Here's the passage to which you are referring, taken from Suzanna Andrews' Vanity Fair article:

Suzanne was seen again, between 9:25 and 9:30, walking north on College Street. If she was going home, it appeared she was taking a roundabout way. The witness who says she saw her close to 9:30 was a student who had left the Yale-Princeton hockey game early and was walking, alone, to an off-campus party, She passed Jovin, but didn't think much of it until the next night, when she read about the murder in the Yale newspaper. Nearly hysterical, she called the police at two in the morning, "They told me to write down everything I saw, everything," she recalls. What she saw was "a Hispanic or black guy in a hooded sweatshirt" going north. Behind him, also walking north, was Jovin, and walking in the same direction several paces behind her was, she says, a blond man with glasses... a white guy dressed nicely."

So, apparently she was on the same side of the street, not across it. Like I said, we agree it much more likely to recall seeing someone you knew than trying to describe someone you've never met. The fact she didn't blurt out the other descriptions on the phone and, quite the opposite, was asked to provide other details only after giving it some thought is consistent to me with someone not trying to embellish for attention.

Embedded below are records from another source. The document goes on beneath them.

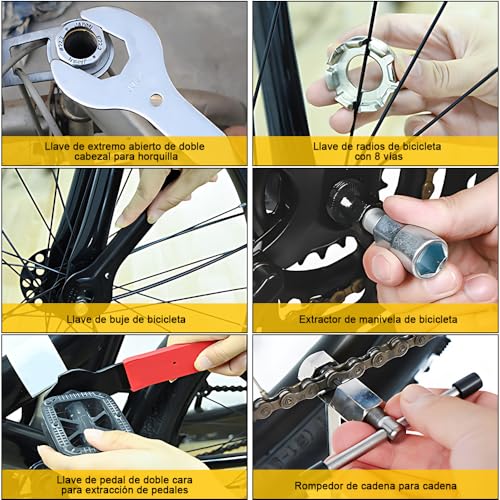 Llave de extremo abierto de doble cabezal para horquilla

Llave de radios de bicicleta con 8 vías

Llave de buje de bicicleta

Extractor de manivela de bicicleta

Llave de pedal de doble cara para extracción de pedales

Rompedor de cadena para cadena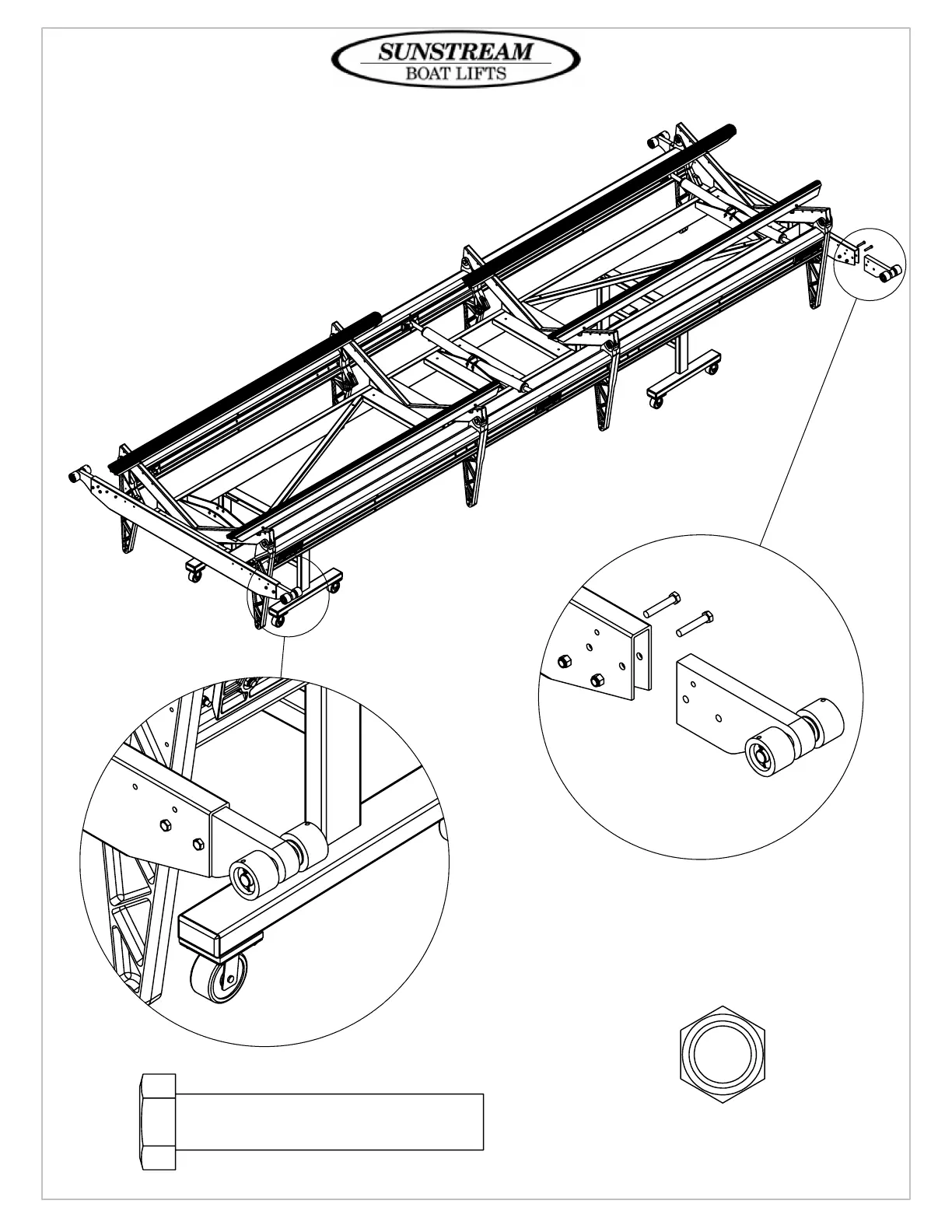 SUNSTREAM
BOAT LIFTS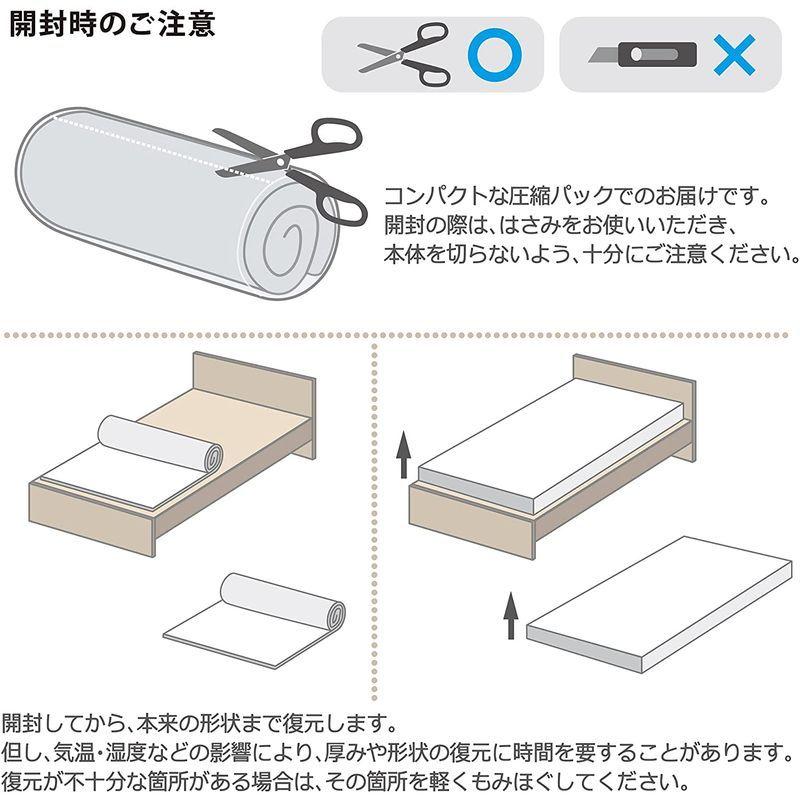 開封時のご注意

コンパクトな圧縮パックでのお届けです。
開封の際は、はさみをお使いいただき、
本体を切らないよう、十分にご注意ください。

開封してから、本来の形状まで復元します。
但し、気温・湿度などの影響により、厚みや形状の復元に時間を要することがあります。
復元が不十分な箇所がある場合は、その箇所を軽くもみほぐしてください。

I suppose you could argue she felt obligated to come up with something thus tainting her memory. Even if so, to answer your other question about what importance it might have, I'd argue very little. We know for a fact Jovin walked across the Old Campus. Even if we assume one of these mysterious people trailing Jovin was stalking her -- evading detection by Peter Stein in the process -- where was their car parked? Without a car we have no way for the stalker to get Jovin to the crime scene hence the odds one might be her killer are small.

So....if we eliminate that witness, does it change anything?

Not really. It would just make it more likely, IMO, Jovin retraced her steps across the Old Campus to reach Krauszers rather than walking along the road. It would also thus totally eliminate any vehicle coming into play until she reached the market which doesn't help all that much because in order to obtain the Fresca she'd have had to make it to Krauszers no matter which route she took.

As for the van, I'm not sure an immediate investigation would have yielded much. Colors are very hard to distinguish in dim light.

When I asked then head of the investigation, Brian Norwood, what sort of van it was, he said "full-size" like the type you might see at CT Limo, although he stopped short of saying it was "commercial." I took that to mean it didn't have any signs painted on it. The van the police eventually took into custody was a Dodge B250, so I would presume that came close to matching what the witnesses described. The point is that full-size vans are not the type used by families, so that narrows the field down considerably. I still can't figure out why if they really cared about information on vans they didn't provide a sketch of what they were looking for.